Most paradoxes vanish, become obvious this way (when you increase the numbers). The brothers paradox mentioned: 'I have two children. At least one is a boy.'/'I have two children. At least one is a boy born on Tuesday.'; 'What is the probability I have two boys?' drastically changes when you change to 'I have two children. At least one is a boy born at 7h:35m:42s.' -- it becomes clear that the succeeding information exactly specifies the boy as it becomes specific, in the limit turning into 'I have two children. The first is a boy.' (so the probability goes from 1/3 to 1/2).

I prefer this one:

You pick a door. Monty opens another door, revealing a goat. You now get the option to switch from your door to the other two doors, keeping the car if it's behind either one.

Whether Monty opens the door or not doesn't mean much.

An even simpler version, which is equivalent: Monty Hall says that you can either choose 1 door, or 2 doors. It can't get more obvious than that.

That is only equivalent if Monty (as intended but usually not stated clearly) always picks a door without a car using knowledge of where the car is. If, instead, Monty picks randomly from the other two doors and just happens not to have revealed the car this time, odds are the same whether you stick with your door or switch.

» **Supplied material**
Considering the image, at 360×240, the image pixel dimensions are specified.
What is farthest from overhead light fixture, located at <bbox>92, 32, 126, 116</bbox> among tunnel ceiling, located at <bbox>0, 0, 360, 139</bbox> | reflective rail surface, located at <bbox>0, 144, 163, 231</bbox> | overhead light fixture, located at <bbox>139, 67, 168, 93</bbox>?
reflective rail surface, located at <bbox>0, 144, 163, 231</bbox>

» **Complete the following**
A. Translate this sentence from the probability discussion into Spanish: "Whether Monty opens the door or not doesn't mean much."
B. Carry the probability discussion forward from its last sentence.
The listing has no connection to the probability discussion.

» **Answers for this exercise**
A. Que Monty abra la puerta o no, no significa gran cosa.

B.
Even in the case where your restatement is mathematically equivalent, it's obviously not at all equivalent as a puzzle because what is being requested by the puzzle is seeing that the original situation is mathematically equivalent to that one.

I like to explain it with a wager: pick a star from the night's sky. If you pick the star I'm thinking of, I'll give you a dollar. After you've made your selection, I'll give you the opportunity to switch to one other star, guaranteeing that either your star or this one alternative will be the star I had in mind. Do you want to switch?

Monty chooses a door?

I thought he selected it at random.

That was always the confusing unstated assumption for me, that makes me think the problem is only confusing because of how the wording usually de-emphasizes that distinction.

If he chooses a door, you can benefit from the secret information he reveals sometimes by doing so.

If the door was chosen at random, he is not adding any information, so you can't act on it?

This was the confusing unstated assumption for me, which is why I got so angry when Marilyn Vos Savant introduced the problem to me and many others here: https://en.wikipedia.org/wiki/Monty_Hall_problem#Vos_Savant_...

At the point when I read it, I didn't realize Monty was always choosing the door with pre-knowledge of which one the car wasn't behind.

It wasn't until somebody wrote in with a computer program example that showed the benefits of switching, in which I inspected the source code, that I understand what Monty was doing.

personally, I think this has to do with ambiguous way word problems are stated, and how people model the word problem mentally.

Agreed, but the Monty Hall problem wouldn't make sense (at least from the game show perspective) if Monty's selection were random. If his selection were random, and he picked the car, it would just be "OK, I randomly decided to pick a door, and look, it's the car. Congratulations, game over."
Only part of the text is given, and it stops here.